DOCUMENT TEXT>
========================================================================
Thunder’s NBA title defense just got overwhelming validation

The Thunder are not just title contenders. They are inevitable.
May 9, 2025; Denver, Colorado, USA; Oklahoma City Thunder guard Shai Gilgeous-Alexander (2) reacts before the game against the Denver Nuggets during game three of the second round for the 2025 NBA Playoffs at Ball Arena. Mandatory Credit: Ron Chenoy-Imagn Images
May 9, 2025; Denver, Colorado, USA; Oklahoma City Thunder guard Shai Gilgeous-Alexander (2) reacts before the game against the Denver Nuggets during game three of the second round for the 2025 NBA Playoffs at Ball Arena. Mandatory Credit: Ron Chenoy-Imagn Images | Ron Chenoy-Imagn Images

The Oklahoma City Thunder are not just favorites to repeat as NBA champions. They are now virtually the only choice to win it all.

ESPN recently polled a mix of 20 coaches, executives, and scouts on some big-picture questions. When asked which team would raise the 2026 Larry O’Brien Trophy, a whopping 18 of those respondents rolled with OKC.
========================================================================
TO DO> Could you write the next part of the article on the Thunder's title defense, starting right after its final sentence?

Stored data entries
========================================================================
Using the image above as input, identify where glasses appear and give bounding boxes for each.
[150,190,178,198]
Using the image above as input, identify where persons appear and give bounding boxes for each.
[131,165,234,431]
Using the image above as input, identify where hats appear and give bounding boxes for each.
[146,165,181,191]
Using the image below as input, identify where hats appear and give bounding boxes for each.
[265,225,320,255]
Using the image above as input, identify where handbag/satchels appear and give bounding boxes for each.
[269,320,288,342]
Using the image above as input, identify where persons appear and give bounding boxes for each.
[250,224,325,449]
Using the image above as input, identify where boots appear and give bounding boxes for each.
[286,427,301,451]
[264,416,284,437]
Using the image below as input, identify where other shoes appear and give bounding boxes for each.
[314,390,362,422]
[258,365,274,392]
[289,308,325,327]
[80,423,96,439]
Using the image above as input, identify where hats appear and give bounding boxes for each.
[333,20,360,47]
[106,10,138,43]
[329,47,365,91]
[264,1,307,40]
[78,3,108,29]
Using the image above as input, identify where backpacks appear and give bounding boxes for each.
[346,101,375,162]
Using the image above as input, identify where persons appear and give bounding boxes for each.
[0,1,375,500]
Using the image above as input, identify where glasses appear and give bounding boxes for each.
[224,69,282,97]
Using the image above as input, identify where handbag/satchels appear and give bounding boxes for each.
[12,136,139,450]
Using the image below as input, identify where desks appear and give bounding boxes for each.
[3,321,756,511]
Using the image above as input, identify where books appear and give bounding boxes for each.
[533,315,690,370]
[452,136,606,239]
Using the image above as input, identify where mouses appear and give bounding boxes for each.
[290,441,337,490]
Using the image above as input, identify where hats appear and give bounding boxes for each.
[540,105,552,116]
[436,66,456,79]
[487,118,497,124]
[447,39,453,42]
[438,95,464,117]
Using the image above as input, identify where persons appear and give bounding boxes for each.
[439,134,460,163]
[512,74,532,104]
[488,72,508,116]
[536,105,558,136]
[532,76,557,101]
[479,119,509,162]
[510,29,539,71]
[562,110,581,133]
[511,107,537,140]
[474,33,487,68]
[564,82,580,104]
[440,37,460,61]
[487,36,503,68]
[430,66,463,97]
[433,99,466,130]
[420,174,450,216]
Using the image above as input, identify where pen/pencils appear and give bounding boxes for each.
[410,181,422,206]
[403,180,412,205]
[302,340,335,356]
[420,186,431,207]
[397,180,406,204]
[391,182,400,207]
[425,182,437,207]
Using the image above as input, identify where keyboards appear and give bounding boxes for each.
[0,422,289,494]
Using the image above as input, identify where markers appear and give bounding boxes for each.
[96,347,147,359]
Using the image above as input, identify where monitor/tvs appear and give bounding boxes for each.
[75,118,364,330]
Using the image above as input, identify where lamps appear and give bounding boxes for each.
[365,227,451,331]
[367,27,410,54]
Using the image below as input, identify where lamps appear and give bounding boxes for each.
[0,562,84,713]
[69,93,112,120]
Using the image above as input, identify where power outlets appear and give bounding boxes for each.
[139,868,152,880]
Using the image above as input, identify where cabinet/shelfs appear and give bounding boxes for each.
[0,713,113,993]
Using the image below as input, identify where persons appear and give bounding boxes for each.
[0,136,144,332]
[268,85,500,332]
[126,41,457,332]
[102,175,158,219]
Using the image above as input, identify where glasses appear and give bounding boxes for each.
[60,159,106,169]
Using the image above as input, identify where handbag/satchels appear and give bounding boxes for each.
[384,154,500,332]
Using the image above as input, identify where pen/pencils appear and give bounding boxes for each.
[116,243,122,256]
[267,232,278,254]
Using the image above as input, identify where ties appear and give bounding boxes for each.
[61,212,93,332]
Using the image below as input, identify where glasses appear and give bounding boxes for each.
========================================================================
TASK ANSWER>
Shrug this off as an inevitable development if you are so inclined. The Thunder are built to exist at the tippy top of the championship discussion for years to come. But given the rise in parity around the league, receiving 90 percent of any sample size’s title equity is hardly assured.

The Thunder’s dominance is truly unique

Seven different champions have been crowned over the past seven years. That lends itself to gravitating toward the field.

We saw as much in action last summer. The then-reigning champion Boston Celtics received eight votes to win it all again in the 2024 iteration of this exercise. OKC itself bagged seven of the available 20 votes.

All of which is to say: This type of overwhelming response isn’t normal. Not since the Kevin Durant-era Golden State Warriors have we seen a team considered, basically, a formality to raise another banner.

To their credit, the Thunder have earned this brand of recognition. They are the perfect mix of star power, developmental upside, proven depth, and draft and trade assets. Running away with this poll fits the product. Especially after ESPN also just ranked OKC as having the Association's best future.

Oklahoma City owes small thank you to the East

At this very moment, even after being pushed to seven games twice this past postseason, it is tough to imagine any full-strength team beating the Thunder four times in a single series. Every championship poll was always destined to not just favor, but default to a repeat.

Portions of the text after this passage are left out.